The situation is so serious that we need a new global agenda for science and technology. We need the great scientific institutions of the world to unite in recognition of this common research cause a scientific mission to help save planet Earth. We must take at least some of the one trillion US dollars spent on new weapons each year and invest that money into scientific investigation of the Earth system and the impact of human perturbations. An order of magnitude increase in our knowledge base is needed to ensure that our efforts at building a sustainable world have a solid foundation.

CONCLUDING COMMENTS
As a scientist I have increasing respect for the insight on our environmental situation that emerges from the experiences and common sense of members of the general public. For example, there is a very widespread concern amongst the average person at the deteriorating state of the world's forests. People feel a great loss is being suffered and a great wrong being committed. These concerns (often expressed in very emotional terms) are increasingly being supported by the findings of scientific investigations as we begin to learn more about the critical role forests play in maintaining Earth's Ecological Bottom Line. There is increasing scientific evidence that forest ecosystems play a critical role in regulating the carbon content of the atmosphere over time periods of decades to centuries a critical time period in the context of human perturbations (Gorshkov 1995, Adams and Faure 1998).
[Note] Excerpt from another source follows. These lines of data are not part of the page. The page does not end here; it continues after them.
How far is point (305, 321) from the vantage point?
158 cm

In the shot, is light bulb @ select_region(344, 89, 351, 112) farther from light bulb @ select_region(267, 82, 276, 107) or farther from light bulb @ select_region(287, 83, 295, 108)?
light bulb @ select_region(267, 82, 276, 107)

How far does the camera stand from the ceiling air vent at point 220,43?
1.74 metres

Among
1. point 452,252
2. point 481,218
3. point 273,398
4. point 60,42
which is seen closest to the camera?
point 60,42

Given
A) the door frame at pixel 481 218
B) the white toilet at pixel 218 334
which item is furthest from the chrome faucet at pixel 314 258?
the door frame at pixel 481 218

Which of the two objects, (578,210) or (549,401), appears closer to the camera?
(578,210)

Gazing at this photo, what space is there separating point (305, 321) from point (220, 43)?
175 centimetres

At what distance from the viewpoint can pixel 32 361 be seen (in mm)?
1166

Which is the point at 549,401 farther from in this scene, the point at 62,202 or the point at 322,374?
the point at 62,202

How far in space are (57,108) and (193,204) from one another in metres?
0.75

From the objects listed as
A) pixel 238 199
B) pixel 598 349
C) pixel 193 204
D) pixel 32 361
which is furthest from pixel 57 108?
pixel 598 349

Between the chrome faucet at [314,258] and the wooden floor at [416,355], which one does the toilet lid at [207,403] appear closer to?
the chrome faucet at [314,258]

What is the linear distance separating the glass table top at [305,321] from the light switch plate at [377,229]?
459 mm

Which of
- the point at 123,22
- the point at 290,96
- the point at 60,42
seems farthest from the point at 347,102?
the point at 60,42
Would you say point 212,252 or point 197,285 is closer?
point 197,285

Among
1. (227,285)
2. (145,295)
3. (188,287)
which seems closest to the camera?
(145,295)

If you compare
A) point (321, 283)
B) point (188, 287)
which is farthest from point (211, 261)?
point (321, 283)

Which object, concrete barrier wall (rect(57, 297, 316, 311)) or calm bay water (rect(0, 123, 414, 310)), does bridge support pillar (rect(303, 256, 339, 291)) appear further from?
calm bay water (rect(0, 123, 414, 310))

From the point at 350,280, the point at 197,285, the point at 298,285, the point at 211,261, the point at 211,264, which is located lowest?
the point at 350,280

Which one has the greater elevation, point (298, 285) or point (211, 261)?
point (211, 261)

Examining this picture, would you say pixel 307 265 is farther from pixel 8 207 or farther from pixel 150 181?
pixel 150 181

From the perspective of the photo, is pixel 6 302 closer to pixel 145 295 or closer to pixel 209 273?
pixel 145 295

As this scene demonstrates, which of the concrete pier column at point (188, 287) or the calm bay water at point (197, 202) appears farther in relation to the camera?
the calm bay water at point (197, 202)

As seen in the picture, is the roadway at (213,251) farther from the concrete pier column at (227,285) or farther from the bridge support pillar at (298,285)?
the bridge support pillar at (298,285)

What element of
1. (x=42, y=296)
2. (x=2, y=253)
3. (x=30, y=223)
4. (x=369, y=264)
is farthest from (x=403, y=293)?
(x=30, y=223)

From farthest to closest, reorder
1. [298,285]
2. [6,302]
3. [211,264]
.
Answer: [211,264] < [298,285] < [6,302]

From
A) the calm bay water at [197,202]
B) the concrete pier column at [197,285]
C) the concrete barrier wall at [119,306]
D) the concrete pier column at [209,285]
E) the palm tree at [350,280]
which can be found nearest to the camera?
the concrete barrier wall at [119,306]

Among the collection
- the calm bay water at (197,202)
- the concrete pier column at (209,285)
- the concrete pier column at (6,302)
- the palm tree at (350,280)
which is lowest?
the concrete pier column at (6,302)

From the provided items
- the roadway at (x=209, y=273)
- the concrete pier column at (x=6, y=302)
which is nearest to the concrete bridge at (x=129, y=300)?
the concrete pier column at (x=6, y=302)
Figure 3 shows a mature temperate forest in S.E. Australia (called Monga State Forest). In a single tree such as this one there can be 60 tonnes of carbon, and in one hectare of this forest as much as 600-1000 tonnes of carbon both in the vegetation and in the soils (unpublished data). Indeed, three quarters of the total amount of carbon held in terrestrial ecosystems is found in forests (Sedjo 1993)). Given the important function they perform in regulating atmospheric carbon, their on-going clearance and degradation is a matter of grave concern.
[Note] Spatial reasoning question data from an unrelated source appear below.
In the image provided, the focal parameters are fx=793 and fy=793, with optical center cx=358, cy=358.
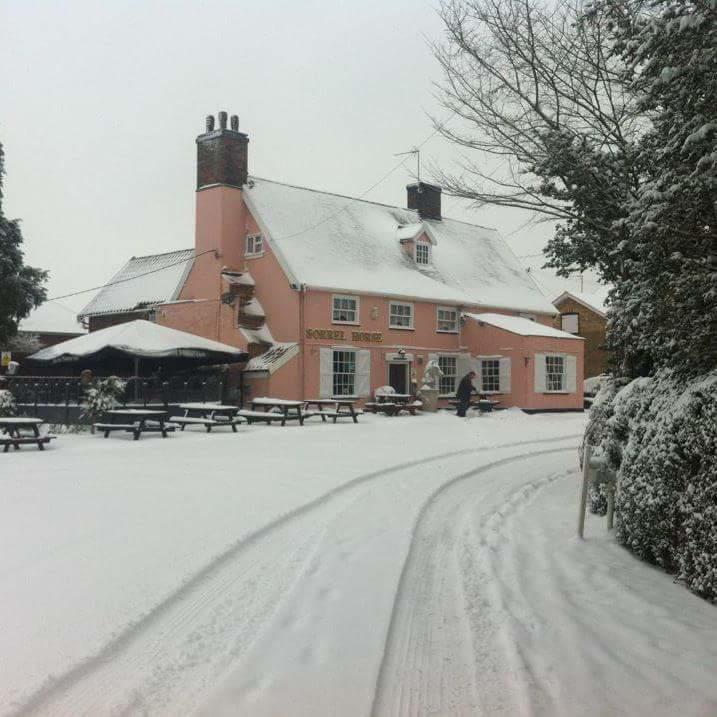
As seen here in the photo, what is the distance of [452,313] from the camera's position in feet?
104

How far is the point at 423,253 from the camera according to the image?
1303 inches

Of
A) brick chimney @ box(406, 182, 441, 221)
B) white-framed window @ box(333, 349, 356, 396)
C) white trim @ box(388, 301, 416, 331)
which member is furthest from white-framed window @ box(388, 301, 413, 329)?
brick chimney @ box(406, 182, 441, 221)

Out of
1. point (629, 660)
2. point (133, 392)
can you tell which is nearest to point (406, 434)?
point (133, 392)

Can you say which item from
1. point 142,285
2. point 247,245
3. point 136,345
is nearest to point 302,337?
point 247,245

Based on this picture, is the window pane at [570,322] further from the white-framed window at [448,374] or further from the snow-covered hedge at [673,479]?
the snow-covered hedge at [673,479]

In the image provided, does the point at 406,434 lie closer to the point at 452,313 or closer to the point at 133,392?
the point at 133,392

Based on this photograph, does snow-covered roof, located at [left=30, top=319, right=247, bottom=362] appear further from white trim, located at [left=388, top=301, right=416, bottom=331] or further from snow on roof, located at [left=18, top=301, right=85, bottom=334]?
snow on roof, located at [left=18, top=301, right=85, bottom=334]

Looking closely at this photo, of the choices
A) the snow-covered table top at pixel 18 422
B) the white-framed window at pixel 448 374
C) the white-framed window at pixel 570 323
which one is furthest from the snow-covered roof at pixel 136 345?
the white-framed window at pixel 570 323

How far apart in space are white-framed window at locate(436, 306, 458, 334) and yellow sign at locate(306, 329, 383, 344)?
3187 mm

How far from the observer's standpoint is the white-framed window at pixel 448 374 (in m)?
31.0

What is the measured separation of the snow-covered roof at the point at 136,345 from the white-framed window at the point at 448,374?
10928 millimetres

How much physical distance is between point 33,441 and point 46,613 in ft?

In our attitudes to forests then we find the complex mix of factors that comprise our value systems fundamental ideas about the kind of world we want to live in, the balance we seek between technology and nature, intertwined with the ever-growing information that scientific investigations provide about the state of our environment, and the compelling motivation for changes in our attitudes it offers.

However science cannot help us in this mission to save planet Earth if we care little for the larger community of life and the suffering of our fellow human beings, or if we do not want to find an appropriate balance between technology and nature - but once we have decided what path we want to be on and where we want to go, science can tell us what we have to do to get there. Ultimately, this is why we need an Earth Charter - to chart the path we wish to follow. Having done this, science then becomes an invaluable travelling companion.

REFERENCES
Adams J.M. and Faure H. (1998). A new estimate of changing carbon storage on land since the last glacial maximum, based on global land ecosystem reconstruction. 'Global and Planetary Change' 16-17:3-24.
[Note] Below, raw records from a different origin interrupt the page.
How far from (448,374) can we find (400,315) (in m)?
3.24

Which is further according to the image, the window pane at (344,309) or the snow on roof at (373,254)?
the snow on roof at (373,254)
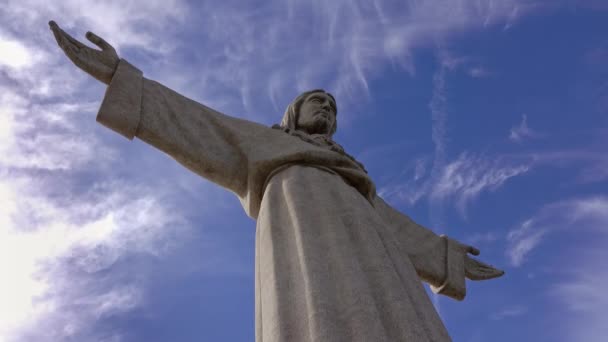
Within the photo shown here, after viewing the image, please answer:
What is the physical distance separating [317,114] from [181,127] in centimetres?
209

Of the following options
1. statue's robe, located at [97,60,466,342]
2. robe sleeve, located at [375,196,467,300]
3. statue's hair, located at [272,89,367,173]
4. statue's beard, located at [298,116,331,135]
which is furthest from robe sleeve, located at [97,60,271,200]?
robe sleeve, located at [375,196,467,300]

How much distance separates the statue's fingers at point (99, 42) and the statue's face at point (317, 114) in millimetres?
2433

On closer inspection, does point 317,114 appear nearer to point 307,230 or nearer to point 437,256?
point 437,256

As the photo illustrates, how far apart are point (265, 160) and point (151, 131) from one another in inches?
43.7

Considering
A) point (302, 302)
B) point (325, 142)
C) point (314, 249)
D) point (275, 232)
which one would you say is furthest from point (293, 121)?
point (302, 302)

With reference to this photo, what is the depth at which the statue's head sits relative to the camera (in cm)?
808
Mackey B.G. (1998). Science, technology and the Earth Charter. In. Biotic regulation of the environment - an international seminar at Petrozadosk State University, Russia, October 1998'. Edited by V.G. Gorshkov, A.M. Makarieva and T.G. Kharkina. ISBN 5-86763-124-9. pp.393- 413.

Gorshkov V.G. (1995). 'Physical and biological bases to life stability'. Springer-Verlag.

Hoyt V. and Schatten K.H. (1997). 'The role of the sun in climate change'. Oxford University Press.

IGBP (1997). 'IGBP Report Series'. Royal Swedish Academy of Sciences.

Sedjo R.A. (1993). The carbon cycle and the global forest ecosytem. 'Water, Air and Soil Pollution' 70:295-307.